Already, there are signs that CFD could gain wide acceptance. Canadians for Clean Prosperity, a non-partisan group led by Max Cameron, a former policy director for Stephen Harper, recently released its Federal Carbon Price Impacts on Households paper.
That study “shows that the vast majority of households, regardless of income level, would receive more money in the form of carbon-dividend cheques than they would pay in carbon taxes, should the federal government introduce carbon dividends in those provinces in which it brings in its carbon tax ‘backstop’ starting in 2019.”
Ontario Liberal MP Marc Serré has come out as a champion for the proposal, and the federal Green Party also supports carbon fee and dividend.
Hundreds of businesses, as well as municipal governments in Toronto, Vancouver and Victoria and the Islands Trust, have signed the lobby’s open letter, calling for more effective carbon-pricing efforts.

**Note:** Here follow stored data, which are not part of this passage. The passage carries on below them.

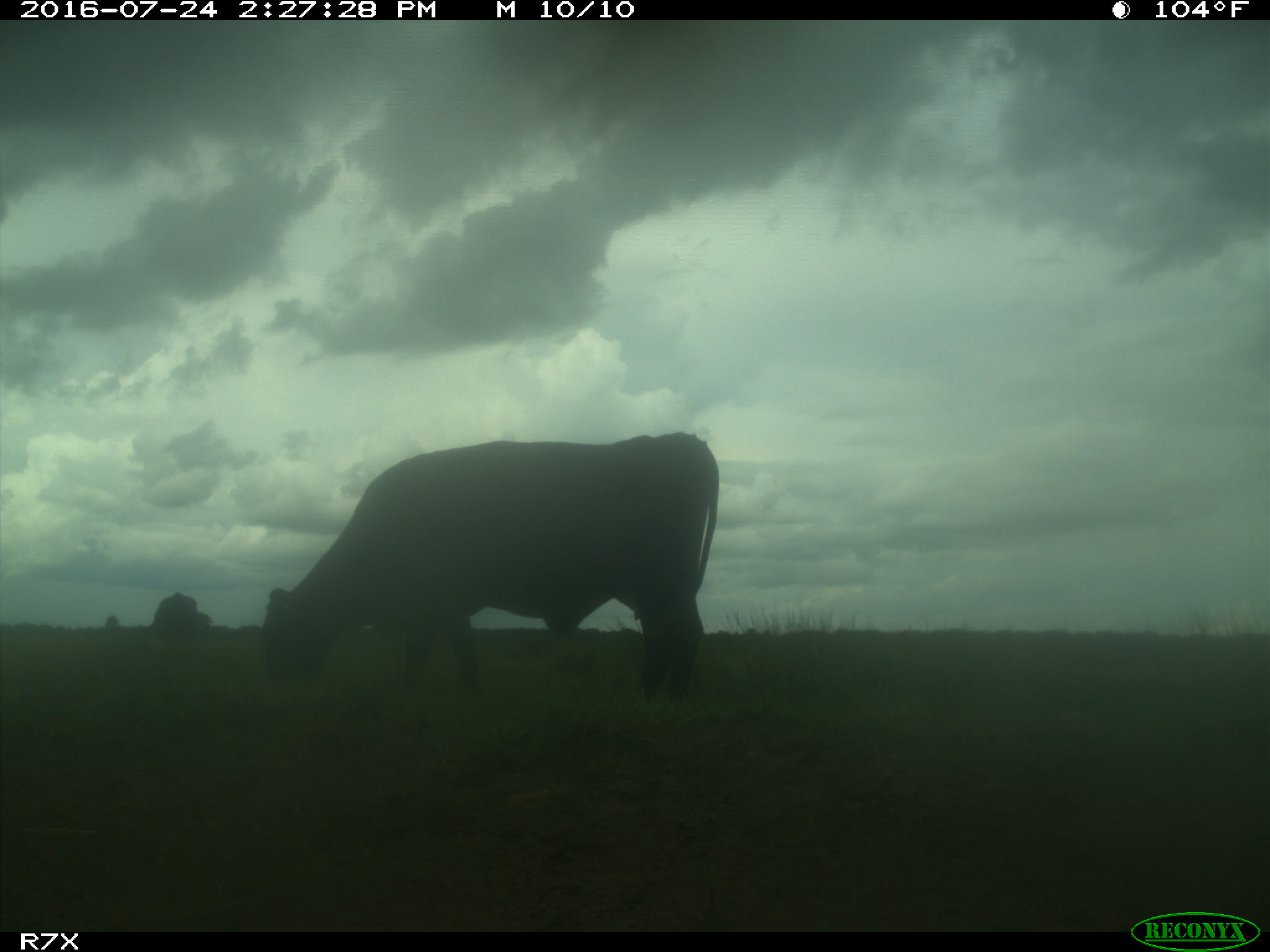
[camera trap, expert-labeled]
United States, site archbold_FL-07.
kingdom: Animalia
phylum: Chordata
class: Mammalia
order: Artiodactyla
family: Bovidae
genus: Bos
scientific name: Bos taurus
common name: domestic cow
Bos taurus (domestic cow).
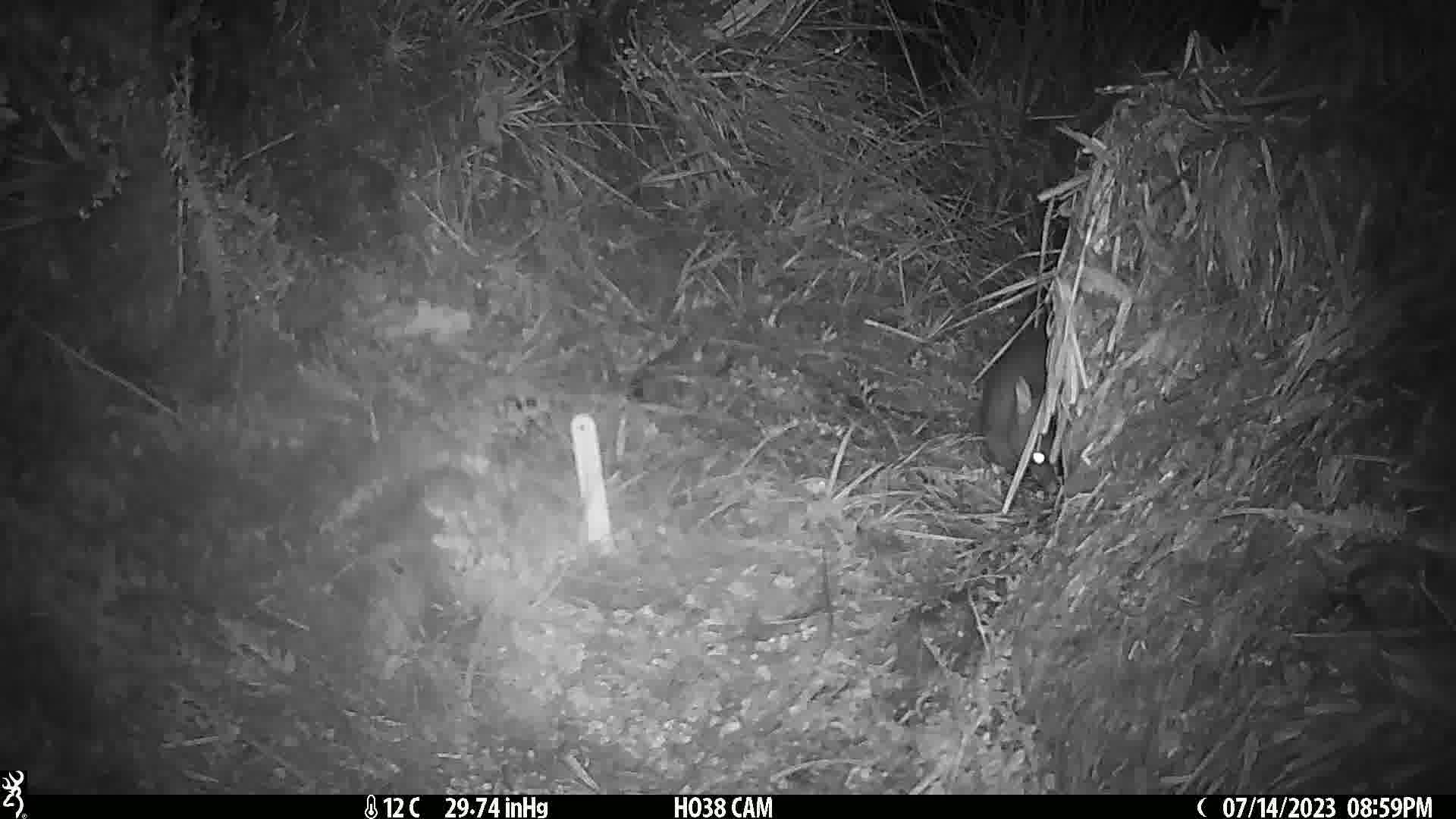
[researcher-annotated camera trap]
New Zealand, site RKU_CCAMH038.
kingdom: Animalia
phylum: Chordata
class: Mammalia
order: Diprotodontia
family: Phalangeridae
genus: Trichosurus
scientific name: Trichosurus vulpecula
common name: common brushtail possum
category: possum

Decades ago, at another perilous moment in human history, people mobilized like never before to fight fascism.
This time, we have to mobilize, not to fight with guns and missiles, but to strengthen democracy, to co-operate across ideological and nation-state divides, to protect the life systems we depend on.
Thankfully, we have the scientific and technological tools we need.
And many of the things we need to do will improve our quality of life in general.
We must not give up now.
Longtime Citizens Climate Lobby member Jan Slakov of Salt Spring Island and new recruit Sue Andrews of Victoria have been working for decades for a sustainable way of life.